The quaint churches and magnificent patrician houses that gather around the marketplace make Freiberg appear like something straight from a children’s fairytale and it’s this magical charm and other-worldly ambience that visitors find most inviting. Countless scores of colourful bars, taverns and restaurants extend their hands in a show of hospitality and the locals like nothing more than introducing strangers to their pride and joy – Freiberger Bier.

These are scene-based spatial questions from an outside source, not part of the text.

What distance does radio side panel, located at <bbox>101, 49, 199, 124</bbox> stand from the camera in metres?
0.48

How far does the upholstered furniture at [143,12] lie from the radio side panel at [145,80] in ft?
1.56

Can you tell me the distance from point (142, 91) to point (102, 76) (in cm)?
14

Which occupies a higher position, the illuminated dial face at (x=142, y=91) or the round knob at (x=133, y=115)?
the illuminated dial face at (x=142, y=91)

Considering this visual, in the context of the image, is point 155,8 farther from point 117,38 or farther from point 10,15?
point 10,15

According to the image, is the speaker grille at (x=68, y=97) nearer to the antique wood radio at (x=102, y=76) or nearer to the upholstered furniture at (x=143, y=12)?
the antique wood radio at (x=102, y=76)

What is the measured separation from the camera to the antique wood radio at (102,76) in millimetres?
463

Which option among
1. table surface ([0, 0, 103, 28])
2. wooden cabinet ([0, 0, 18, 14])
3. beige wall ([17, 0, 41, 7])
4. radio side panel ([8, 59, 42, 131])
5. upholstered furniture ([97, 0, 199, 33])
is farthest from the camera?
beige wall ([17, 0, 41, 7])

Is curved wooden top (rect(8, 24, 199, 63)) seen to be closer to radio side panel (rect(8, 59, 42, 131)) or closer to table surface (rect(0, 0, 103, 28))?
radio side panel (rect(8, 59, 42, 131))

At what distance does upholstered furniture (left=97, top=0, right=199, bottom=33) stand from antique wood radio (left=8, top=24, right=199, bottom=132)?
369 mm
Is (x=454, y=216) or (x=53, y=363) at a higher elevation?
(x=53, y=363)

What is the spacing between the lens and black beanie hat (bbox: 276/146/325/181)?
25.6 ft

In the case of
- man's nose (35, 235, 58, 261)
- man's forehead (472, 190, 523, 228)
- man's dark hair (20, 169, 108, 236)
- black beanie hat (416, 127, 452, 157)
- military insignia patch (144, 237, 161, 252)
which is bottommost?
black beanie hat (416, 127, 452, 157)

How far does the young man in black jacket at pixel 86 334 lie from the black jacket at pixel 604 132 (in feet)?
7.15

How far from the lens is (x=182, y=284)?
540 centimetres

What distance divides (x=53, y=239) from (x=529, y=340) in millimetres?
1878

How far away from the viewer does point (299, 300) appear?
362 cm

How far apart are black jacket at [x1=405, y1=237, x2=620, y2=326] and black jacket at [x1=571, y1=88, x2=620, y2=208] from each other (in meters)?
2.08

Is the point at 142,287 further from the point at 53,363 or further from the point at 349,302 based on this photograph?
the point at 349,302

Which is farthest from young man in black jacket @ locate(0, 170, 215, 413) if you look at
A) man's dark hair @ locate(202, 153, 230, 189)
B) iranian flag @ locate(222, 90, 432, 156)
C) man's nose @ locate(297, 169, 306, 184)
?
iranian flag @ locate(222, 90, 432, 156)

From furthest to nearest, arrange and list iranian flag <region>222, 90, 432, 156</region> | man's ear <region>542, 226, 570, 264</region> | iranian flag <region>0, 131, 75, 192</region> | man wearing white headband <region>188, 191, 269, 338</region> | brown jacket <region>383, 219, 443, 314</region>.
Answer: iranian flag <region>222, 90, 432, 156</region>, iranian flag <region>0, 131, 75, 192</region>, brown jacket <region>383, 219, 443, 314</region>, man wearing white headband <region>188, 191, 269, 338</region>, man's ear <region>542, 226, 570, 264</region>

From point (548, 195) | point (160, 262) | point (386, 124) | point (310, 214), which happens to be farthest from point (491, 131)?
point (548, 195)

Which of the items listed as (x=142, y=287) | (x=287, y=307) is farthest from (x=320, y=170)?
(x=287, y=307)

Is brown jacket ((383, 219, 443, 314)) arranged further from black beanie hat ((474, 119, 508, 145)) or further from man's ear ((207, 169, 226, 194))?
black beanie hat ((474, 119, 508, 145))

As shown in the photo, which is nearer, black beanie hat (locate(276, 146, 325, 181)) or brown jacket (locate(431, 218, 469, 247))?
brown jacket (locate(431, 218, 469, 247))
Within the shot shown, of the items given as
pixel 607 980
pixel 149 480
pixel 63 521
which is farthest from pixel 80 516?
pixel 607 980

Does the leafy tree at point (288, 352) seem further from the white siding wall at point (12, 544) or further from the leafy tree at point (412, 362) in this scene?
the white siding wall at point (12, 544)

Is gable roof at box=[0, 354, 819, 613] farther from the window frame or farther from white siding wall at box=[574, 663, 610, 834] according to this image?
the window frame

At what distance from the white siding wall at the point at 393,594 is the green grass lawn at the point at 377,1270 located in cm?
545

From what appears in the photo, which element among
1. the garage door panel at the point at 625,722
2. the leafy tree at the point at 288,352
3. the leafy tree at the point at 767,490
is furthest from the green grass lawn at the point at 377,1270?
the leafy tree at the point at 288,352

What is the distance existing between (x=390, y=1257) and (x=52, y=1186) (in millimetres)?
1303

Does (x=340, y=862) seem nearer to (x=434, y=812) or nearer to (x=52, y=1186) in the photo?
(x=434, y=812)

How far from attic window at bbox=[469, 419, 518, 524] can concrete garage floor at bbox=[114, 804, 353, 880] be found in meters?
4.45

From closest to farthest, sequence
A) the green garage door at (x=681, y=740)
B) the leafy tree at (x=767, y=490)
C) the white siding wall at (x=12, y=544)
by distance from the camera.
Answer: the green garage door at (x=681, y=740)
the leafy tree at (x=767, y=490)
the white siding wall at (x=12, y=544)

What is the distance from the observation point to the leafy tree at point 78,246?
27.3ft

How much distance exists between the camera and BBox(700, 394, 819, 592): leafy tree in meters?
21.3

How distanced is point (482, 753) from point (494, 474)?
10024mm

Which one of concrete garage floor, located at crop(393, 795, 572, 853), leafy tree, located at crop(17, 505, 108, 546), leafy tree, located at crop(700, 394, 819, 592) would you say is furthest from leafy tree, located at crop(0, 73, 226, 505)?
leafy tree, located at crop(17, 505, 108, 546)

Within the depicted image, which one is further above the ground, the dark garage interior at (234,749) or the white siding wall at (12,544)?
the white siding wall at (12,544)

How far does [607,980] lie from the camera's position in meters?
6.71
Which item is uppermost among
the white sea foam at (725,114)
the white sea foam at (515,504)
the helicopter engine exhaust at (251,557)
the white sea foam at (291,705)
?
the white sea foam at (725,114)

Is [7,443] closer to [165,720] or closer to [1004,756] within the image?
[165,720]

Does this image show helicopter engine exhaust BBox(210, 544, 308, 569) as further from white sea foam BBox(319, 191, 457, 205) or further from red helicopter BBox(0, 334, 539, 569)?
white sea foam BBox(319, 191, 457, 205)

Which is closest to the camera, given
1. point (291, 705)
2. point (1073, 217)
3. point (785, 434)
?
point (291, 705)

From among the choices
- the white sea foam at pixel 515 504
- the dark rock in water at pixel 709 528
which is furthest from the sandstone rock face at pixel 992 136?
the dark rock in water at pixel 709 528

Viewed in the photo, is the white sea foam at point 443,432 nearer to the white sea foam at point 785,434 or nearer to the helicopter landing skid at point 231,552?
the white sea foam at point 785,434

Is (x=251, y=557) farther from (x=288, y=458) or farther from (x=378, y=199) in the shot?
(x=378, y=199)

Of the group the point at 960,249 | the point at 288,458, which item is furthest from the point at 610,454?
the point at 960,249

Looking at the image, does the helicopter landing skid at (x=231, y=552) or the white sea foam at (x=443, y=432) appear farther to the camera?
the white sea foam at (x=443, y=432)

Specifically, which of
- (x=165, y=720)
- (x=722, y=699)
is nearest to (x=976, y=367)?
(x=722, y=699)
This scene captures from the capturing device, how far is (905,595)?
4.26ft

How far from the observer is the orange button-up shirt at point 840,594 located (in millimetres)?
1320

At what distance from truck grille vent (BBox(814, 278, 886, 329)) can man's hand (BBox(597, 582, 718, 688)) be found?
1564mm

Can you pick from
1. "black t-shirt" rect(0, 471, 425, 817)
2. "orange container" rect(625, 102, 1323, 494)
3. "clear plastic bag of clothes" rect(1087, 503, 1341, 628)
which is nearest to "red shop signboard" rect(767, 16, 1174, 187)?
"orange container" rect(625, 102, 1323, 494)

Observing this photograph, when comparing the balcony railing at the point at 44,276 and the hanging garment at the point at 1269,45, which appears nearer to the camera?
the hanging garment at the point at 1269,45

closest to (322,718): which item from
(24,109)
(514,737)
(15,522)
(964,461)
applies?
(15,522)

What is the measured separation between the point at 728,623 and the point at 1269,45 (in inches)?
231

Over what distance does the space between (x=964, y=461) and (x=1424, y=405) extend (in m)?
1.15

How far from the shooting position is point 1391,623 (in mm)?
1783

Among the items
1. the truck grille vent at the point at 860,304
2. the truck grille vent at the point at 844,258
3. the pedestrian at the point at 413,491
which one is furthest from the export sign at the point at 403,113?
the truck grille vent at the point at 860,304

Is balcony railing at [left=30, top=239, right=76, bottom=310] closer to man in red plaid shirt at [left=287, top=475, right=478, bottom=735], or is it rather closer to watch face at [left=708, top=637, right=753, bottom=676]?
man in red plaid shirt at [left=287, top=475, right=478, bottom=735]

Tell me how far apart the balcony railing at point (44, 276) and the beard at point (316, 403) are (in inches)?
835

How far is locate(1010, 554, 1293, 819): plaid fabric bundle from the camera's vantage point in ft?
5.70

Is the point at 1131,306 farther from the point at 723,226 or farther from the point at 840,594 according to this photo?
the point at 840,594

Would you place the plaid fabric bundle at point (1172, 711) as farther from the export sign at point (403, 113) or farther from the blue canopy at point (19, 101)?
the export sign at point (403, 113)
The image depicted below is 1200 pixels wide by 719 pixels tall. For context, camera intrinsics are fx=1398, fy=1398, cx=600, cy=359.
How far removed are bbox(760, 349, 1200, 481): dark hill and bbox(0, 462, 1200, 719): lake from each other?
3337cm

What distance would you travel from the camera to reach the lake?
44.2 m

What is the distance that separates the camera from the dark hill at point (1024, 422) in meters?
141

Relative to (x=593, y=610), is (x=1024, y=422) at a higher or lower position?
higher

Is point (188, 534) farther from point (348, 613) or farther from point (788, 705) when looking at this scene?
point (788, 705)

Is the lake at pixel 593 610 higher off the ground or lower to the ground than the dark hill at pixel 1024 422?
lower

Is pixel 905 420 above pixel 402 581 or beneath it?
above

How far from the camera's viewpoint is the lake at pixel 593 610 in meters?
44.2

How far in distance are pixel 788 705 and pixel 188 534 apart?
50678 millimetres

One of the few cities to be spared damage by the Allies was Baden-Baden and its 19th Century grandeur is epitomised by Royal Palaces and the palatial villas of wealthy landowners and bankers. Cradled in the palm of rolling hills, Baden-Baden sits on a network of fresh water springs which the Romans subsequently turned into curative baths. The luxury hot spas have attracted nobility, aristocrats and creative’s for centuries and continues to pull in millionaires and movie stars today.
Local cuisine in the Black Forest tends to be wholesome and heavy, with lots of dumplings, meat and sauerkraut. Fussy eaters needn’t worry however as international cuisine is well represented and there are plenty of choices to suit any budget. Locally brewed beers and wines are encouraged just about everywhere, and when it comes to scrumptious desserts – the region doesn’t have a gateau named after them for nothing!
Travelling to Stuttgart by Ferry
The Black Forrest is not near any coast, it’s at least 6 hour in any direction to reach the ocean and when taking the ferry and driving to the Black Forrest, this is something you will need to factor into your travels.